Marbut noted that the federal government’s “vehemence” has indicated it perceives the case as being trouble.
The magistrate in the case, in fact, stooped to name-calling, describing the plaintiffs as “myopic.”
Montana’s law provides guns and ammo made, sold and used in Montana would not require any federal forms; silencers made and sold in Montana would be fully legal and not registered; and there would be no firearm registration, serial numbers, criminal records check, waiting periods or paperwork required.
The federal government had written gun dealers in Montana, as well as in Tennessee, which also adopted its own version of the same law, that warned against following the state laws.
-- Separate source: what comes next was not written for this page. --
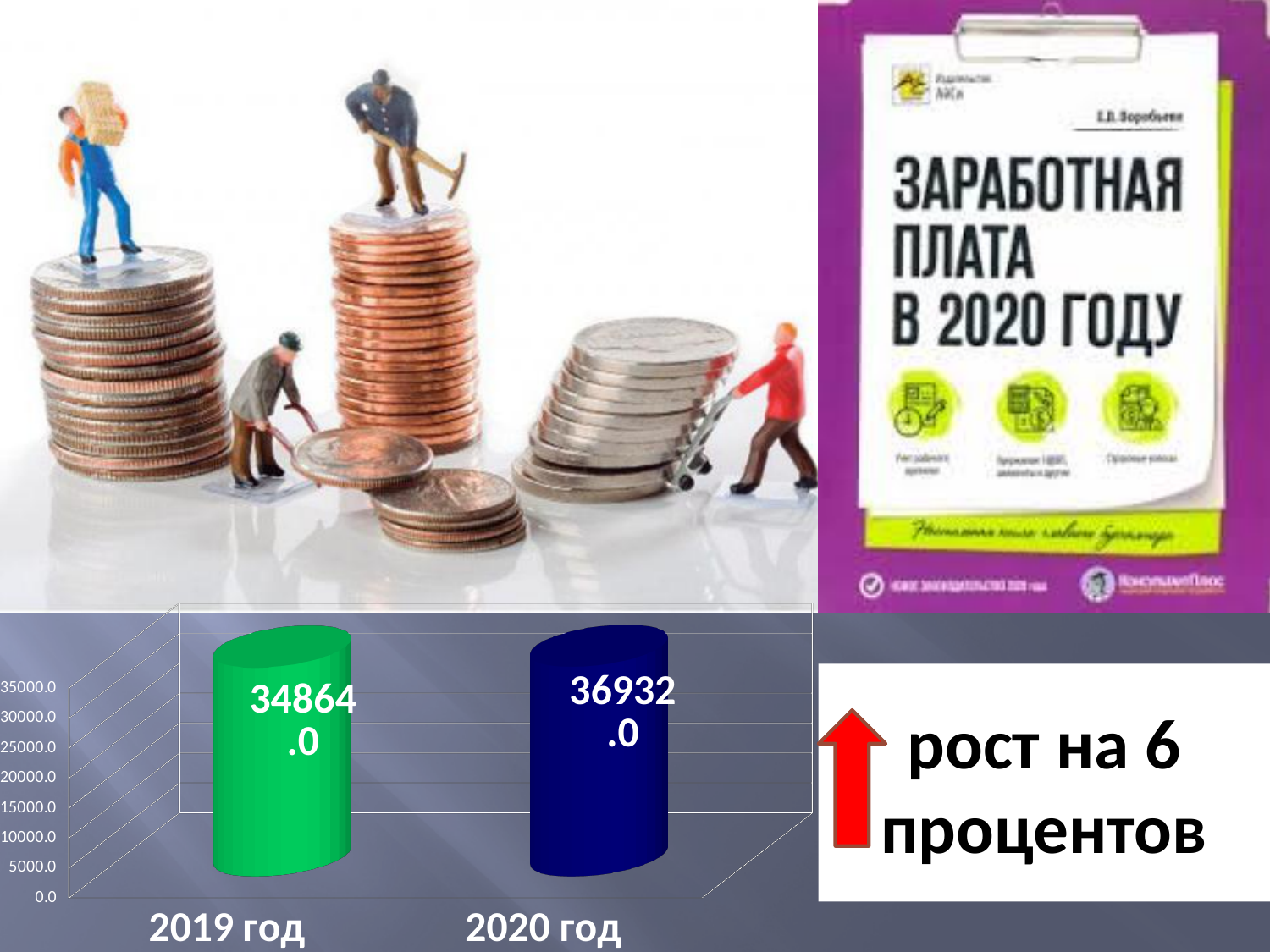
What colour is the bar for 2019 год? green What is the difference between the values for 2020 год and 2019 год? 2068.0 What is the value shown for 2019 год? 34864.0 What is the value shown for 2020 год? 36932.0 Which year has the lower value in the chart? 2019 год Is the value for 2020 год greater or less than 35000.0? greater Do the values rise or fall from 2019 год to 2020 год? rise Which year has the higher value in the chart? 2020 год Is the value for 2020 год larger or smaller than the value for 2019 год? larger How many categories are shown in the chart? 2 What kind of chart is shown on the slide? bar chart Is the value for 2019 год greater or less than 30000.0? greater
Alaska was the eighth state to declare that firearms made, sold and owned in the state are beyond the reach of the federal bureaucrats along the Potomac. When South Dakota’s law was signed by Gov. Mike Rounds, a commentator said it addresses the “rights of states which have been carelessly trampled by the federal government for decades.”
Michael Boldin of the Tenth Amendment Center said Washington likely is looking for a way out of the dispute.
“I think they’re going to let it ride, hoping some judge throws out the case,” he told WND earlier. “When they really start paying attention is when people actually start following the [state] firearms laws.”
WND reported when Wyoming joined the states with self-declared exemptions from federal gun regulation. Officials there took the unusual step of including penalties for any agent of the U.S. who “enforces or attempts to enforce” federal gun rules on a “personal firearm.”
The costs could be up to two years in prison and $2,000 in fines for an offender.